Terceirizar a vida privada. A lógica do mercado atinge a vida íntima: há um "personal" para praticamente qualquer atividade cotidiana. Folha Equilíbrio, 18.08. 2005
Ela já ouvira falar de "personal trainer", o professor de ginástica que atende individualmente. Também já ouvira falar de "personal dancer", "personal dieter", "personal shopper" (este, alguém que se encarrega de fazer compras). Mas ficou absolutamente fascinada quando uma amiga lhe falou do "personal husband", o marido personalizado. Era uma coisa da qual, a propósito, estava precisando: o marido, alto executivo de uma grande corporação, viajava muito; e, mesmo quando estava em casa, as relações entre ambos -depois de tantos anos de matrimônio- eram no máximo formais. Ela se entediava, passava longos períodos de tempo sozinha: os filhos, já adultos, moravam em outra cidade.
Cautelosamente, falou do assunto ao esposo; disse que gostaria de ter companhia, mas a companhia de uma pessoa que fizesse isso em caráter estritamente profissional. O homem, naquele momento absorto na leitura do jornal, não deu muita importância à solicitação. Vá em frente, disse. Ela foi em frente. Entrou em contato com a empresa que fornecia os profissionais e assim recebeu seu marido personalizado.

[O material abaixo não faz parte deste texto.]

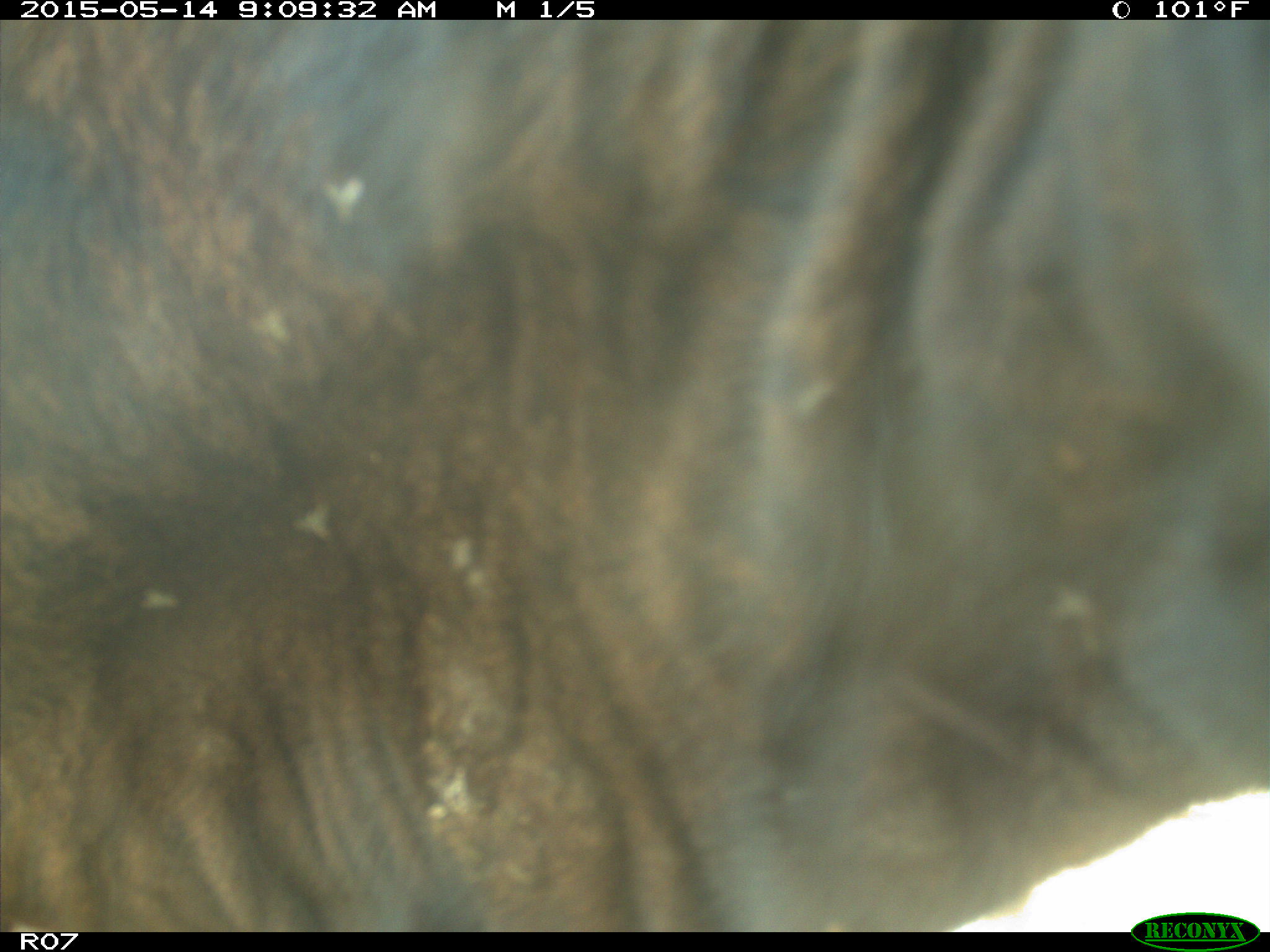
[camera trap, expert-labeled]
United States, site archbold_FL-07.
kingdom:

Era um homem de meia-idade, alto, elegante, bonito. E muito culto; no passado, tinha sido professor universitário, trabalho que deixara por causa dos baixos salários. Agora dedicava-se por completo a exercer a condição marital. A primeira coisa que fez, logo depois de se apresentar, foi entregar o contrato de prestação de serviços, minuciosamente descritos. Serviços que, entre parênteses, ele fazia questão de prestar com a maior competência e boa vontade, como ela constatou nas semanas que se seguiram. O "personal husband" vinha todos os dias; saíam para passear, para almoçar, iam ao teatro. Conversavam muito. Era um grande papo, ele, um homem versado numa imensa variedade de assuntos.

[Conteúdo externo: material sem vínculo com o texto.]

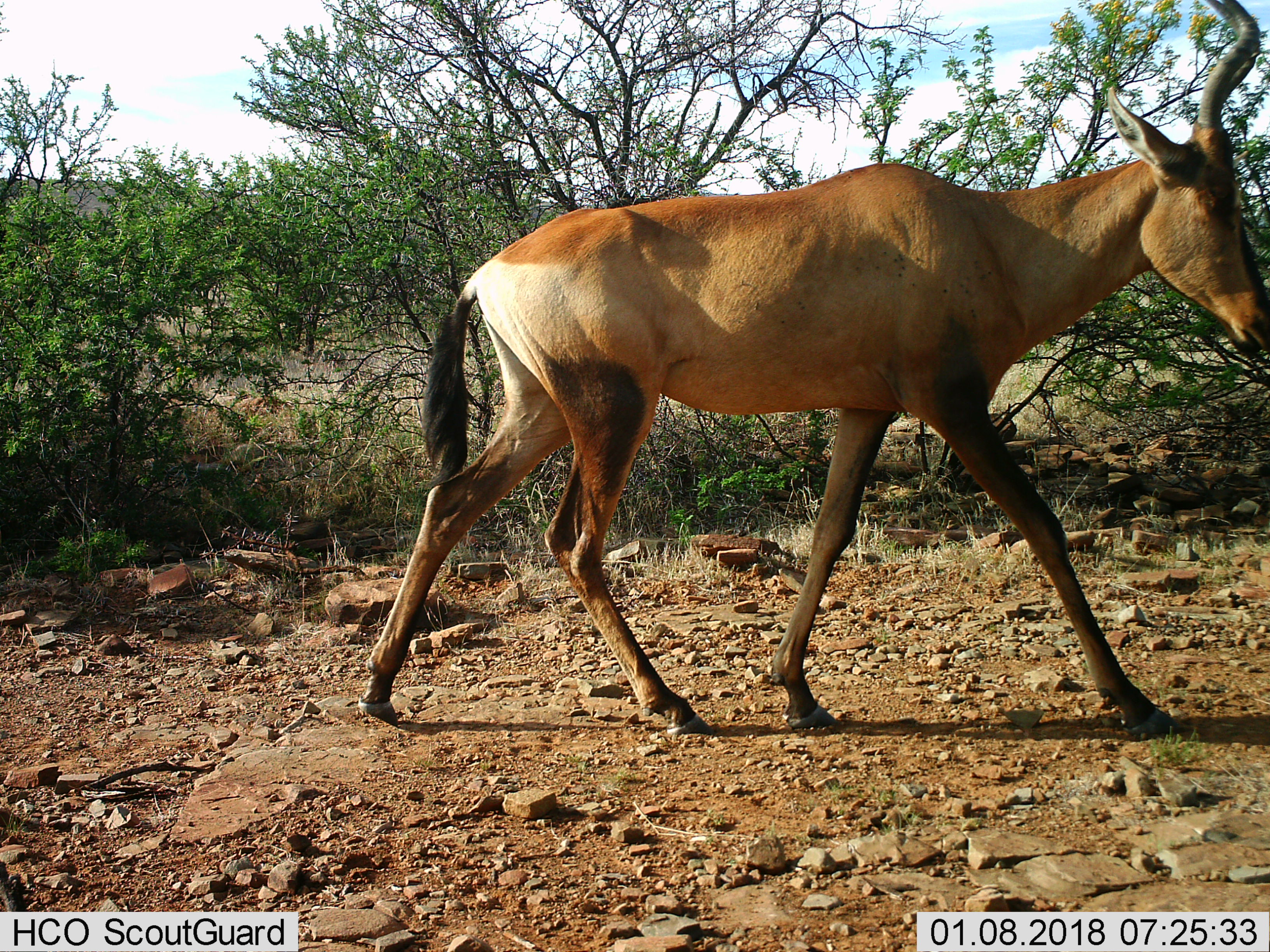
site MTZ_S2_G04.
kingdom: Animalia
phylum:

E ah, sim, sexo. Isso não estava previsto no contrato; como dissera a amiga, "personal husband" não era a mesma coisa que amante, mesmo porque amantes fazem exigências emocionais, amantes têm ciúmes -coisas absolutamente incompatíveis com uma relação essencialmente profissional. Se ela quisesse, claro, ele poderia prover isso também, mediante um acréscimo no pagamento. Mas ela não queria; pretendia apenas a companhia que o marido verdadeiro não lhe dava, e isso o homem provia muito bem.
A verdade, porém, é que ela se sentia curiosa: quem seria, afinal, aquele estranho personagem? Teria família, mulher, filhos? Ele nunca falava sobre si próprio (não estava no contrato), de modo que, para descobrir alguma coisa a respeito, ela resolveu segui-lo. Uma noite, quando ele saiu da casa em seu modesto carro, ela tomou um táxi e foi atrás. Andaram muito tempo, chegaram até um bairro distante. Diante de uma casa pequena, modesta, ele estacionou e entrou.
Do táxi, ela podia vê-lo, no living, ao lado da esposa, os dois diante da tevê. Não falavam. A mulher, um tipo comum, parecia resignada com sua condição - como ela própria estivera durante muito tempo.
Lá pelas tantas ele se levantou, saiu da sala; estava na hora de dormir, decerto, o dia seguinte seria de trabalho. A esposa ficou sentada, diante da tevê agora desligada, o olhar perdido.
Sem dúvida estava pensando num "personal husband".